A terceira temporada da série espanhola da Netflix estreou com a tarefa de fechar o ciclo dos alunos que estão concluindo os estudos no colégio Las Encinas. Usando novamente a fórmula do “quem matou” que foi o mote da primeira temporada, a terceira deve encerrar com a revelação do responsável por dar um fim na vida e nas mentiras do assassino, que a essa altura todos já sabem quem é.

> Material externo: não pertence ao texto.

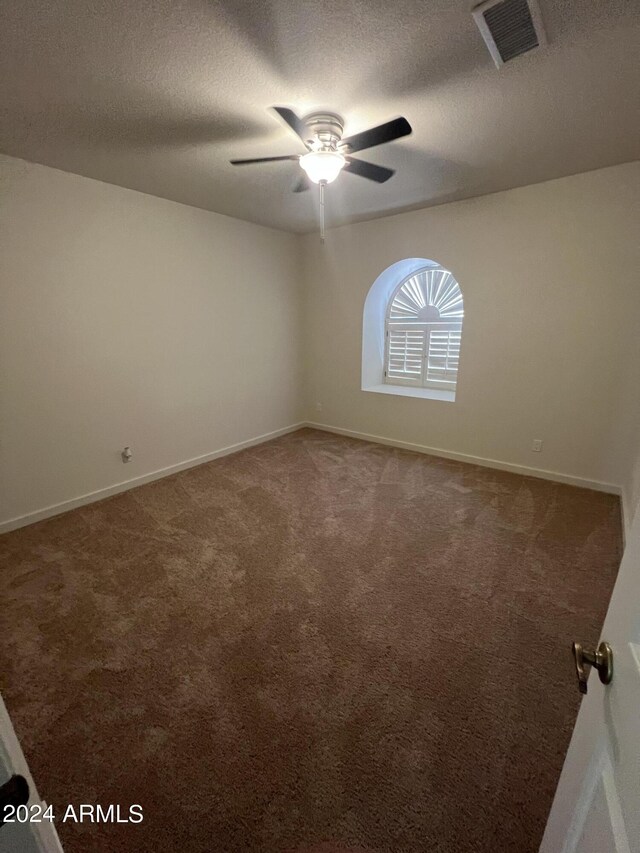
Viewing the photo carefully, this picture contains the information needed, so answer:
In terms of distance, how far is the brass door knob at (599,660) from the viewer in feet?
1.97

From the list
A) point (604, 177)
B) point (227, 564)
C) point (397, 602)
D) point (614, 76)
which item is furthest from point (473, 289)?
point (227, 564)

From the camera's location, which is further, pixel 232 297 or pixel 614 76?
pixel 232 297

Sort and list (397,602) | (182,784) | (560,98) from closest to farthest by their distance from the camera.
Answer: (182,784) < (560,98) < (397,602)

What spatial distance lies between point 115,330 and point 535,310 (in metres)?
3.52

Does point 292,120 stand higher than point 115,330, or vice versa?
point 292,120

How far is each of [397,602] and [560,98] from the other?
2.62 metres

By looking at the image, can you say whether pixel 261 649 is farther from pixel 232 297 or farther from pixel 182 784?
pixel 232 297

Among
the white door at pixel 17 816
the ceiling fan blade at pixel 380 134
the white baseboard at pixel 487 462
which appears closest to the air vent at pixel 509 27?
the ceiling fan blade at pixel 380 134

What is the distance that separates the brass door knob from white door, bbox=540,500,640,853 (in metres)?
0.01

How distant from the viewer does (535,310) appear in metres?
3.08

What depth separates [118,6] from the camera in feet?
4.00

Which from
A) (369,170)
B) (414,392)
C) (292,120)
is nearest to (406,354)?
(414,392)

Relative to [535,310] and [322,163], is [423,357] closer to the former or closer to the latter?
[535,310]

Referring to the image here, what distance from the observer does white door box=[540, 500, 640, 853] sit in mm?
481
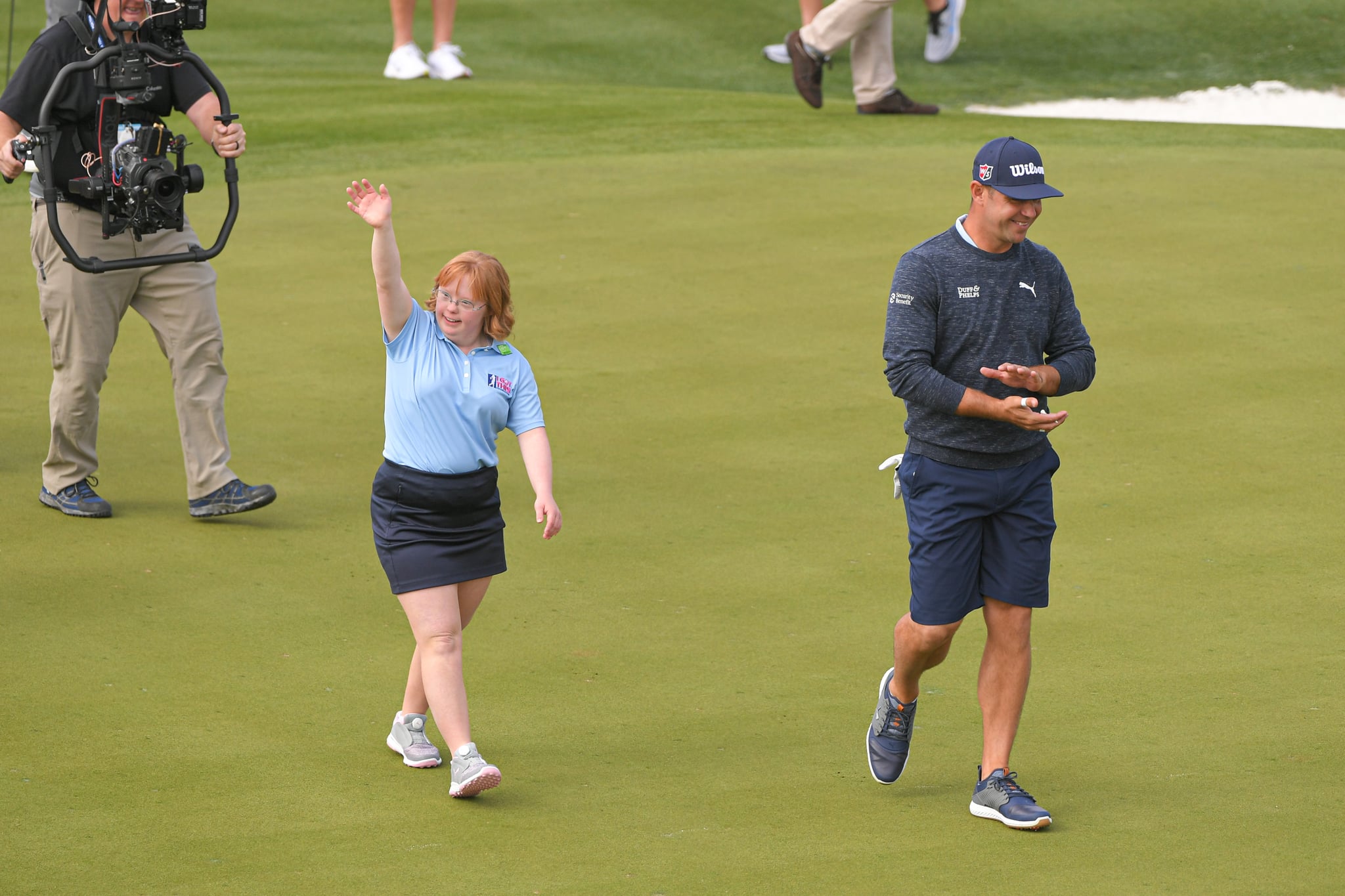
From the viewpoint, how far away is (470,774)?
226 inches

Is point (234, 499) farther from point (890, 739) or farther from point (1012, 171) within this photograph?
point (1012, 171)

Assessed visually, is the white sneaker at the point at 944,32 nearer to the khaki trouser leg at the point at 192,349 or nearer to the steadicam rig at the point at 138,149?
the khaki trouser leg at the point at 192,349

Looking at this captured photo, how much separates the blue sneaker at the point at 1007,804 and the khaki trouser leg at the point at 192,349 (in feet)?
13.6

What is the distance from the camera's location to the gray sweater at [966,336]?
566 centimetres

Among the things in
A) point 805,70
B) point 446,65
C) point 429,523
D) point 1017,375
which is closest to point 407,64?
point 446,65

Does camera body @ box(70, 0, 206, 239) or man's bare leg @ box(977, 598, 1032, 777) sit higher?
camera body @ box(70, 0, 206, 239)

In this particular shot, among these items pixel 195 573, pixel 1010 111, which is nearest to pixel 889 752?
pixel 195 573

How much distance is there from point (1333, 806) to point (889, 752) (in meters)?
1.39

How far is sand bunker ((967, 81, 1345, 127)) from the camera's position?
18.1 metres

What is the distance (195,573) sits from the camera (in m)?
7.86

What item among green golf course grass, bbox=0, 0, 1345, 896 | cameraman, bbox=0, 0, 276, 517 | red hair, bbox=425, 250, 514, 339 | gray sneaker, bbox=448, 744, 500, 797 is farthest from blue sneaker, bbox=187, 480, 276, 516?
gray sneaker, bbox=448, 744, 500, 797

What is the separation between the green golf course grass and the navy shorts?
69cm

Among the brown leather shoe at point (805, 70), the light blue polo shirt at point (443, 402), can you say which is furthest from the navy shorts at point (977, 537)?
the brown leather shoe at point (805, 70)

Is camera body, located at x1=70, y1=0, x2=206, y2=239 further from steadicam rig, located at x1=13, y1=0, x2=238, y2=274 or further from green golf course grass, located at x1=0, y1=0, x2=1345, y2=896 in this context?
green golf course grass, located at x1=0, y1=0, x2=1345, y2=896
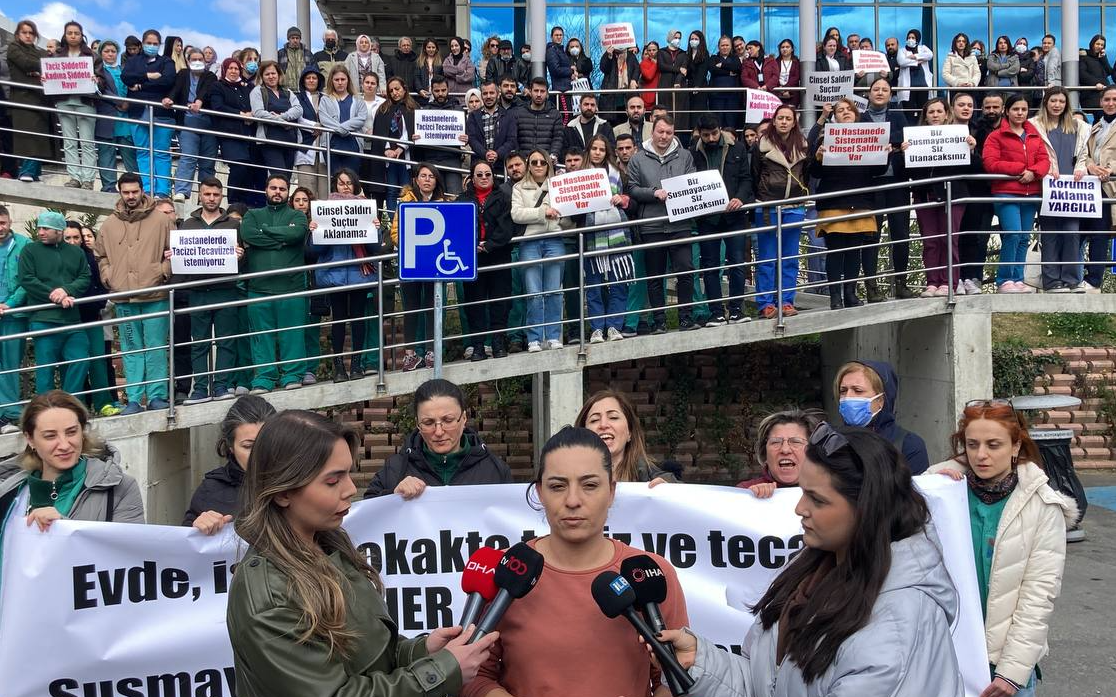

Polo, que passou a temporada anterior inteira sofrendo com a culpa e o segredo que guardava, começa a terceira temporada morto. Mais uma vez, todos são suspeitos.
É o momento de resolver as angústias e os conflitos construídos ao longo da série. Ainda assim, dois novos personagens —Malick e Yearay— chegam para mexer com monstros do passado e trazem outras questões para um grupo já tão afogado em problemas.
Com uma história contada de forma não linear, Polo segue ativo nos novos episódios e confunde ainda mais os colegas, obrigados a aceitá-lo de novo no colégio após ele ter sido liberado pela polícia…
O crime no baile de formatura é apenas o desfecho da mais pesada entre as temporadas. O sangue espalhado no chão e o corpo inerte de Polo resumem os sentimentos acumuladospor quase todos os núcleos.
Sem uma confirmação oficial da Netflix, a expectativa é que a série ganhe sobrevida, mas com outros personagens. Como diz o mote da terceira temporada, o grupo ficará junto “até que a morte nos separe”.